◆ Obiettivi ◆
a - Nel brano sull'attesa alla SwissporArena, chi è il John?
b - Spiega perché, secondo il brano sull'attesa alla SwissporArena, c'è tutto per appassire di noia.
c - Prosegui il brano sull'attesa alla SwissporArena dal punto in cui si interrompe.

◆ Brano scelto ◆
+===+
Piove, fa freddo,
è agosto e alla partita mancano tre ore: c’è tutto per appassire di noia.
Neanche un’intervistina o una ragazza che passeggia, niente: alla SwissporArena
(che nome ziobono, che nome!) siamo solo noi transumanti del calcio, i
parlatori come me e i tuttofare come il John, un inglese aperto come un sole
sulla grigia Lucerna.
Il John è il
nostro tecnico, ma non chiedetemi dettagli, non ne so niente del mistero di una
partita che entra dentro una telecamera, attraversa alberi infiniti e soffitti
viola costellati di bottoni e lucine per giungere infine nelle case dove non
sempre la domenica c’è vita oltre al calcio alla tivù. Non ne so niente, io
parlo dentro a un microfono che nasconde lo stesso mistero delle immagini e
porta la voce nell’iperspazio e magari non mi ascolta nessuno, ma non lo saprò
mai. Ma il John sa tutto, invece, sembra circonfuso da un’aura intrecciata dai
miliardi di fili che si dipanano con i colori dell’Arsenal, fino sul Rigi,
credo.
+===+
Record
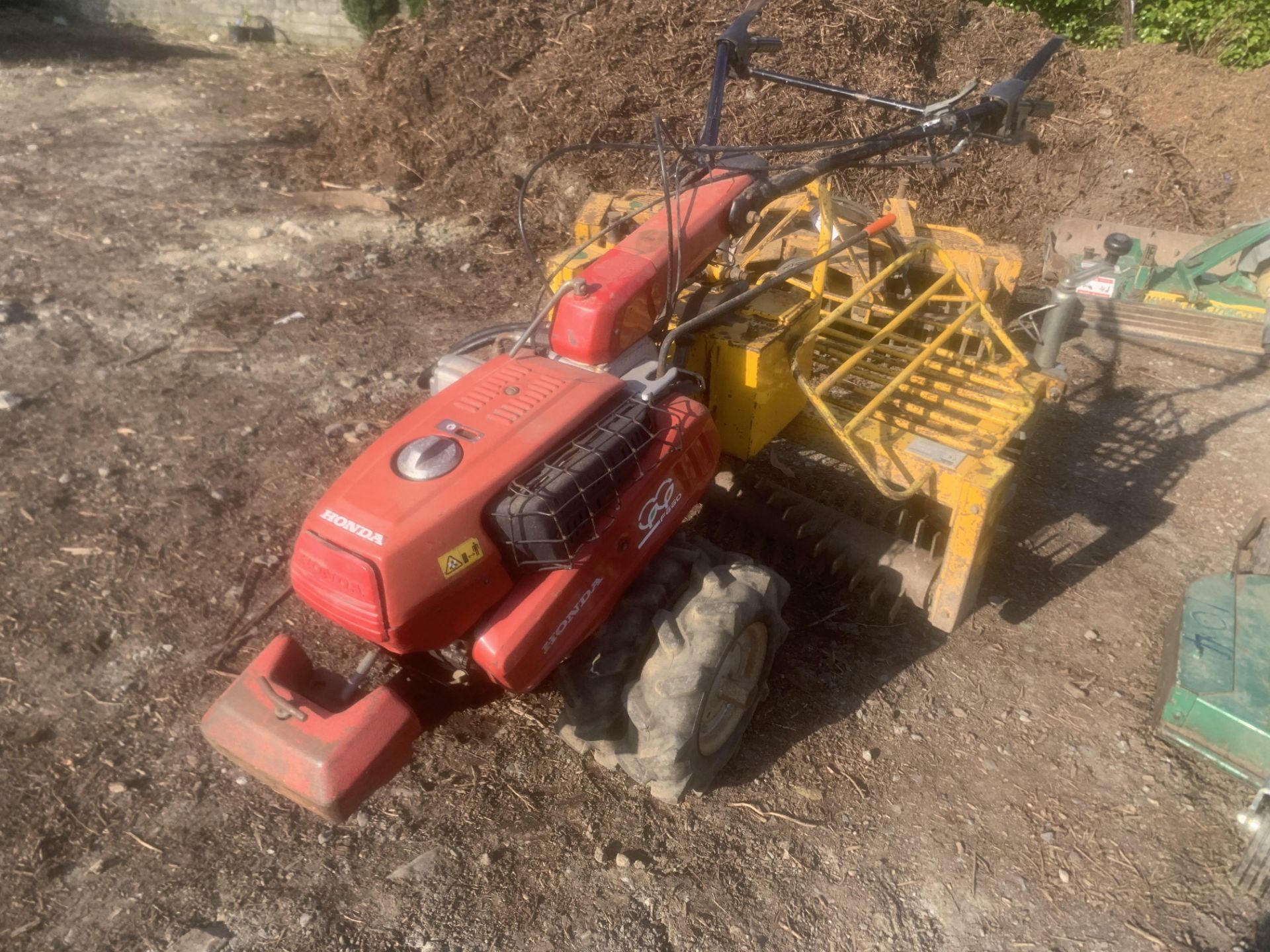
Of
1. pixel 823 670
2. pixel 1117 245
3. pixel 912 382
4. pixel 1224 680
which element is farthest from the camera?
pixel 1117 245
+===+
◆ Problemi risolti ◆
a - È il tecnico, un inglese tuttofare.

b - Piove, fa freddo, è agosto e mancano ancora tre ore alla partita. Inoltre non c'è nessuna intervista né una ragazza che passeggia: allo stadio ci sono soltanto i transumanti del calcio.

c -
Prova e regola i
microfoni, e peccato che le sue parole non vadano in diretta. Si mette la mia
cuffia, si collega con la regia e con voce da telecronista d’antan va via
impetuoso: “Guten Tag, heute maccaroni e garibaldi, bla bla, Charlie George!
Gooool!!! Italia zero, der beste Spieler und der beste Kommentator. Inzaghi!
Pizza!”.
Poi si toglie la
cuffia e mentre ci rotoliamo dalle risate, tanto non ci vede nessuno, alza il
pollice e spara un The best! al mondo intero.
Fa la stessa cosa
con la postazione francofona: “Bonjour, ça plan pour moi, obladì obladà! Oui,
c’est but!!! French dressing and champagne. Johnny Halliday, man of the match!
Coi germanofoni
sta schiscio e dice cose normali, ma facendomi gesti col pollice sottobanco che
con quelli non si scherza.
Vico Rigassi
scansati, arriva il John.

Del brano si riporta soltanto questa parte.